Bersama dua petani lainnya yang merupakan perwakilan dari 115 kepala keluarga petani di dua desa tersebut, mereka menyerahkan mandat pendampingan kepada Walhi dan Serikat Petani Indonesia (SPI).

Menurut warga, Pemerintah Kabupaten Kepahiang berencana mengganti lahan Sekolah Pertanian Pembangunan (SPP) di Kelobak, Kepahiang dengan lahan yang sudah diusahakan warga Sempiang dan Tugu Rejo.

Penggantian lahan sekolah itu buntut dari penggusuran bangunan SPP Kelobak untuk dijadikan perkantoran dan masjid raya Kabupaten Kepahiang.

"Pemerintah kabupaten membongkar sekolah pertanian untuk membangun perkantoran dan masjid lalu berencana mengganti lahan sekolah dengan lahan yang sudah kami usahakan selama 30 tahun terakhir," katanya.

Rencana ini kata Ponimin sudah berlangsung sejak 2009, namun petani mendapat dukungan dari DPRD Kabupaten Kepahiang yang meminta pemerintah daerah untuk mencari lahan lain.

Namun, pada akhir 2012 Bupati Kabupaten Kepahiang Bando Amin kembali mengingatkan warga untuk menyerahkan lahan itu kepada pemerintah.

"Memang baru secara lisan karena menurut pemerintah daerah lahan itu adalah lahan tidur, padahal umur tanaman kopi kami sudah lebih 30 tahun," katanya.

Meski belum ada upaya resmi dari pemerintah untuk mengambil lahan tersebut, masyarakat kata dia sudah resah sebab lahan yang digarap atas dasar izin garap dari kepala desa itu sudah menjadi tumpuan hidup keluarga mereka.

Ketua SPI Provinsi Bengkulu Hendarman mengatakan petani mencurigai dibalik agenda tukar guling tersebut terdapat rencana lain dari pemerintah daerah yakni menjadikan kawasan itu sebagai objek wisata air panas dan investasi panas bumi atau geothermal.

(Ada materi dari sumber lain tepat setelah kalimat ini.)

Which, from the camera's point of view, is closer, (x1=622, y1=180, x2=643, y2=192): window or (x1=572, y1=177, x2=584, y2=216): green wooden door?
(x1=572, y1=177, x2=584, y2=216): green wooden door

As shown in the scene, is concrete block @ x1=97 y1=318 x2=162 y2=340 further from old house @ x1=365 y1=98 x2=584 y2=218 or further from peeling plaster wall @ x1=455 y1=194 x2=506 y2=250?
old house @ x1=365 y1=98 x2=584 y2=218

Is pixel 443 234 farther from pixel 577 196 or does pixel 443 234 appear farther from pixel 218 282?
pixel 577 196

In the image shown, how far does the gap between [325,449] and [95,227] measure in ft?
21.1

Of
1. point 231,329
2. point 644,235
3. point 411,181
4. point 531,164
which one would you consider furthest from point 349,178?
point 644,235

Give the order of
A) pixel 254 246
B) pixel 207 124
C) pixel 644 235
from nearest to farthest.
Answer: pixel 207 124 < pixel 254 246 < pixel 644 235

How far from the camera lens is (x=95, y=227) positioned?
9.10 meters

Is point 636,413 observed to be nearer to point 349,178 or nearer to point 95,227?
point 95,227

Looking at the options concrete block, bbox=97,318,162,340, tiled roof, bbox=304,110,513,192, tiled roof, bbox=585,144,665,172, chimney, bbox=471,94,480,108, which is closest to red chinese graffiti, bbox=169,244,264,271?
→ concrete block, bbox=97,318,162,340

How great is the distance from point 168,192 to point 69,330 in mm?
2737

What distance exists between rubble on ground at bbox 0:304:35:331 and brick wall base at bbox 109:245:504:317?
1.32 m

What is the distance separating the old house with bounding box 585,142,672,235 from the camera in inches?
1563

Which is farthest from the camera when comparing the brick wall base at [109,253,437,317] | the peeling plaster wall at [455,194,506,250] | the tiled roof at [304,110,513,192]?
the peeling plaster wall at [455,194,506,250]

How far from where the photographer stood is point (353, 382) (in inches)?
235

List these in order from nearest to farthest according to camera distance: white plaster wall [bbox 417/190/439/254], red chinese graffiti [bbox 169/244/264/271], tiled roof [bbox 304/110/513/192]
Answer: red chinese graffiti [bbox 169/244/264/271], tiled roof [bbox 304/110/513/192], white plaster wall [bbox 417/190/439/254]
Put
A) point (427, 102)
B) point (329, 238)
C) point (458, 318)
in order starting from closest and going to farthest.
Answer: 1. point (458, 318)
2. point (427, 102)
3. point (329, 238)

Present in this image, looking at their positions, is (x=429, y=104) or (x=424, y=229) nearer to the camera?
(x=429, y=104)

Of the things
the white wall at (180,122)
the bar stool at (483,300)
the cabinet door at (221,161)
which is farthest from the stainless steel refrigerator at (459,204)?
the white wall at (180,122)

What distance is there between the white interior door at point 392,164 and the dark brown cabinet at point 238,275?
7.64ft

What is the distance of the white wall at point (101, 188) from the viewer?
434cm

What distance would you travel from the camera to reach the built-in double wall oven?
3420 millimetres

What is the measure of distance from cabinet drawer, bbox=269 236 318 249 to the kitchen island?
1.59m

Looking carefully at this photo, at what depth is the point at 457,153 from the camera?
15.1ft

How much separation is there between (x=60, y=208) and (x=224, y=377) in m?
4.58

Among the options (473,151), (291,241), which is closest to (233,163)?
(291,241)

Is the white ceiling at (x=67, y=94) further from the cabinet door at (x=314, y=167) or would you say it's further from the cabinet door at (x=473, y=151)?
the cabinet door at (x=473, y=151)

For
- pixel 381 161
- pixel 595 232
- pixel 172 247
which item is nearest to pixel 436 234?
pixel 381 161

"Sebab petani menyaksikan bahwa pada 2012 ada kegiatan eksplorasi yakni pengeboran untuk mengetahui potensi panas bumi di lokasi itu," katanya.

Pemerintah daerah kata dia seharusnya menghormati hak-hak masyarakat dan melindungi sumber-sumber penghidupan petani di wilayah itu.

Selain itu masyarakat sama sekali tidak mengetahui rencana-rencana pembangunan pemerintah di wilayah itu sehingga memunculkan kekhawatiran akan menggusur mereka.

Direktur Walhi Bengkulu Adi Saputra mengatakan siap mendampingi petani Sempiang dan Tugu Rejo untuk menuntaskan sengketa lahan tersebut.

Ia mengatakan di wilayah itu pemerintah mengeluarkan izin HGU seluas 1.000 hektare kepada PT Sarana Mandiri Mukti dan sudah diserahkan kepada PT Cakra yang mengembangkan komoditas teh. (Ant)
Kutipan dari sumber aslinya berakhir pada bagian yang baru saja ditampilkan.